Hi,
I am trying to understand likelihood encodings for dealing with categorical data.
My understanding is this
-
Split your dataset: Divide your dataset into a training set and a validation/test set. This ensures that you calculate the encodings based only on the training set and avoid data leakage.
-
Calculate the likelihood encodings: For each category in a categorical variable, compute the likelihood of the target variable being in a particular state (e.g., the probability of a certain class label). This can be done by grouping the training data by the category and calculating the mean, median, or any other statistic of the target variable for each category.
-
Apply the encodings to the dataset: Replace the original categorical variable with the calculated encodings. For each category in the variable, replace it with the corresponding encoding value.
From my understanding the following R Code should work
# Load the required libraries
library(dplyr)
# Create a sample data frame with a categorical variable and a target variable
df <- data.frame(feature = c("A", "B", "C", "A", "B", "C"), target = c(1, 0, 1, 0, 1, 0))
# Define a function to perform likelihood encoding
likelihood_encode <- function(data, feature, target) {
# Calculate the mean target value for each level of the feature
means <- data %>%
group_by({{feature}}) %>%
summarise(mean_target = mean({{target}}), .groups = "drop")

================

EXERCISE TASKS.
1. According to the likelihood-encoding post, why should the dataset be split before the encodings are calculated? Answer in one to three sentences.
2. Extend the likelihood-encoding post from the point where it stops.
The data after the likelihood-encoding post are not required.

LISTED ENTRIES.
================

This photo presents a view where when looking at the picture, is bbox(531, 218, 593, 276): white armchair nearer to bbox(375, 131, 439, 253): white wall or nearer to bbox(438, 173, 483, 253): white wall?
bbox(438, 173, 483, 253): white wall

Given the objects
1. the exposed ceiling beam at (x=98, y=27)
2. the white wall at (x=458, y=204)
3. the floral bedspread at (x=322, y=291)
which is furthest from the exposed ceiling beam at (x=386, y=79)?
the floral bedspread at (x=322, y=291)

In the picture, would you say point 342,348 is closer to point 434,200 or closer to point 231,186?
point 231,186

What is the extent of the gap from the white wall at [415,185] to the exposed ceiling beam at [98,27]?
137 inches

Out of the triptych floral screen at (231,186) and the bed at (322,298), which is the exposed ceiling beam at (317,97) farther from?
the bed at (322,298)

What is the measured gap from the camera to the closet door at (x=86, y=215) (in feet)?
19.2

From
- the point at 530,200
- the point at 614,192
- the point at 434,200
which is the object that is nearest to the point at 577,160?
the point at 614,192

================

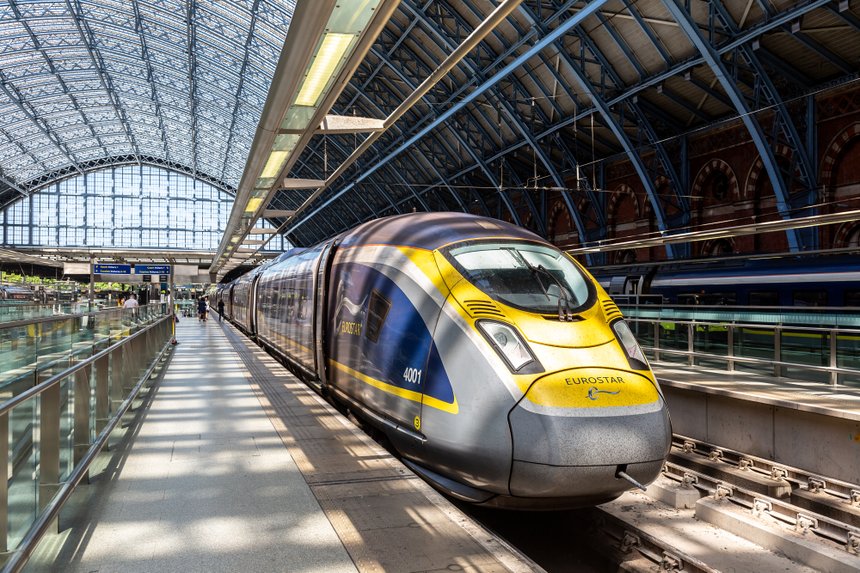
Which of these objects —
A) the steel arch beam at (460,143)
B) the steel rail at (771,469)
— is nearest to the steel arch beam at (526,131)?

================

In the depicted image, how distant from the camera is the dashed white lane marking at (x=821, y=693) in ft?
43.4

================

WRITTEN RESPONSES.
1. The dataset is divided into a training set and a validation/test set so that the encodings are calculated only from the training set. This prevents data leakage.

2.
# Merge the means back into the original data frame
data_calc <- data %>%
left_join(means, by = join_by(feature))
# Replace the levels of the feature with the mean target values
# Remove the original target variable
data <- data_calc %>%
mutate({{ feature }} := mean_target)
return(data)
}
# Apply the likelihood encoding function to the sample data frame
df_encoded <- likelihood_encode(df, feature, target)
In tidy-models I know you can apply this using something like step_lencode_mixed
. I have two questions
- Is my understanding correct?
- Is it possible to use this in conjunction with tokenization. For example if i am trying to categorize something such as UFO landings and I have all the street addresses in the world. I would tokenize the address by word for example then calculate the likelihood. In theory the street name would have a higher likelihood than say the number. I am asking this as I know GBMs for example tend to have degraded performance with high dimensional datasets.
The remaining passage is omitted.